Le tremblement de terre «a accentué les problèmes» du Népal et rendu les femmes «plus vulnérables», ajoute Rhada Paudel, qui dirige l'organisation Action Works, qu'elle a fondée en 2010.

La petite femme de 41 ans au regard perçant se bat notamment contre le chhaupadi, cette tradition qui impose diverses restrictions aux femmes durant leurs menstruations et au moment de l'accouchement: interdiction d'entrer dans la maison, de participer à des activités sociales et de manger certains aliments.

«Avec le tremblement de terre, les femmes [ayant leurs règles ou venant d'accoucher] ont encore moins d'espace pour faire leur toilette, alors elles doivent aller dans les buissons», déplore-t-elle, ajoutant que celles qui ont un nouveau-né dans les bras ont le même problème.

Face à la destruction, le Népal a maintenant un besoin aigu de ses nombreux travailleurs partis gagner leur vie dans des chantiers à l'étranger, en raison du chômage élevé chez eux.
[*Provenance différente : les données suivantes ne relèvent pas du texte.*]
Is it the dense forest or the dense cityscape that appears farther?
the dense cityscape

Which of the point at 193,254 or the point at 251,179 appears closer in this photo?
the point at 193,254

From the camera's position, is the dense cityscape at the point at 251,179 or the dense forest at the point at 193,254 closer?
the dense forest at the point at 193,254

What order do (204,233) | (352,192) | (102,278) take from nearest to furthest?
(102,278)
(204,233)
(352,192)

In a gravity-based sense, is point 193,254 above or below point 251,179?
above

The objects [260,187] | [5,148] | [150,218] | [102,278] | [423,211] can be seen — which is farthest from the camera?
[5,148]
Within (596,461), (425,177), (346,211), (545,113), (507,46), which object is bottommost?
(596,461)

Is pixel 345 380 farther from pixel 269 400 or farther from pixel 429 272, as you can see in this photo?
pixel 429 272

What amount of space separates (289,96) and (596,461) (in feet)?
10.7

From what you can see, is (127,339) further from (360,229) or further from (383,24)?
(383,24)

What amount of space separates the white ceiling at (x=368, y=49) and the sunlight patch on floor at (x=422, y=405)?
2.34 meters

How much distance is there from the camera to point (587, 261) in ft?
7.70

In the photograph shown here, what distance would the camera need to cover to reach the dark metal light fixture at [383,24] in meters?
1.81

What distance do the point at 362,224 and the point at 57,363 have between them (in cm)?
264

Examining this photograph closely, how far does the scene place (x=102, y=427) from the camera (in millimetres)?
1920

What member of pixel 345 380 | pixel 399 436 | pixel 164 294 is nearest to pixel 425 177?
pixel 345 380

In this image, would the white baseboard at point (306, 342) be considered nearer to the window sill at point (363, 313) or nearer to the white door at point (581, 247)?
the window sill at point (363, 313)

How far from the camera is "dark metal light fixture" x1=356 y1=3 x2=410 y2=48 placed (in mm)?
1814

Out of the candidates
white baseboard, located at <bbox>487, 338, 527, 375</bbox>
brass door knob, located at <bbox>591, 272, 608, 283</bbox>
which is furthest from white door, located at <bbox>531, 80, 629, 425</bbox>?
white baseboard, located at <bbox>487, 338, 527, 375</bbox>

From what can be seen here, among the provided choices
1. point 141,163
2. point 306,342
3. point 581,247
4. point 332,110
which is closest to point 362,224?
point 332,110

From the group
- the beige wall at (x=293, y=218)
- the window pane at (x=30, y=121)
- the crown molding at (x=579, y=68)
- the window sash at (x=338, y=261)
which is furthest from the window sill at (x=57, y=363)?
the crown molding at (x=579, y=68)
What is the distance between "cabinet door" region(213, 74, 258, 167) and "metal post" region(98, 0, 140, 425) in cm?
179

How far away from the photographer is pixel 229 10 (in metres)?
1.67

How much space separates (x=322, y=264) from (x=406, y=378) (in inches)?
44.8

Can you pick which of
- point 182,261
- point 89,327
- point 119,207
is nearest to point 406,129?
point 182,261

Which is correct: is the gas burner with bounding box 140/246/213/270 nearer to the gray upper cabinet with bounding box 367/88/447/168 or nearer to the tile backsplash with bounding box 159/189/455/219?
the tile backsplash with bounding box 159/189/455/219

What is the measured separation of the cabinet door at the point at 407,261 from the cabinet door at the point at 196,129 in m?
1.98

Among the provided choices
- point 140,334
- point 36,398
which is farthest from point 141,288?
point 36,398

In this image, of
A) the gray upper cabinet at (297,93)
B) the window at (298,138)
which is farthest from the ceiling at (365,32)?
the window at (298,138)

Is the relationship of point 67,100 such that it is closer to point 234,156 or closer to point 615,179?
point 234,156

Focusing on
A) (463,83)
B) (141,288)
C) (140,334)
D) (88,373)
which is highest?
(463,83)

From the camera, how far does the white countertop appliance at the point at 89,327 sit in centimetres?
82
Or, les entreprises qui les emploient ne les laissent pas toujours partir, explique l'avocat Nirmal Kumar Upreti, âgé de 31 ans, qui appuie les travailleurs migrants dans leurs démarches.

«Les entreprises d'Arabie saoudite, du Qatar et de Dubaï aident leurs travailleurs à rentrer à la maison, mais en Malaisie, par exemple, elles sont très restrictives.»



Du Népal à Haïti

Ces trois militants népalais participent au 36e Programme international d'éducation aux droits humains de l'organisation québécoise Equitas, qui réunit jusqu'au 26 juin à Montréal quelque 80 participants de 45 pays.

«C'est la pièce angulaire de notre travail à l'étranger», explique Ian Hamilton, directeur général d'Equitas, précisant que l'événement vise à outiller les défenseurs des droits de la personne en leur faisant partager leurs expériences respectives et en améliorant leurs notions de droit.

Sur place, ils feront la connaissance du militant haïtien Patrick Camille, ancien participant devenu animateur, qui en a long à dire sur la défense des droits fondamentaux après un séisme majeur.

Après que 1,5 million de personnes se sont subitement retrouvées à la rue, en 2010, les questions de logement sont vite devenues une préoccupation aiguë, de même que «la violence faite aux femmes et aux filles, dans les camps [où l'aide], parfois, était marchandée contre des faveurs sexuelles», se rappelle-t-il.

Son principal conseil pour ses confrères népalais? «Monter des observatoires pour voir comment l'aide internationale est gérée, comment le gouvernement népalais, par exemple, reçoit et redistribue l'aide qui est donnée.»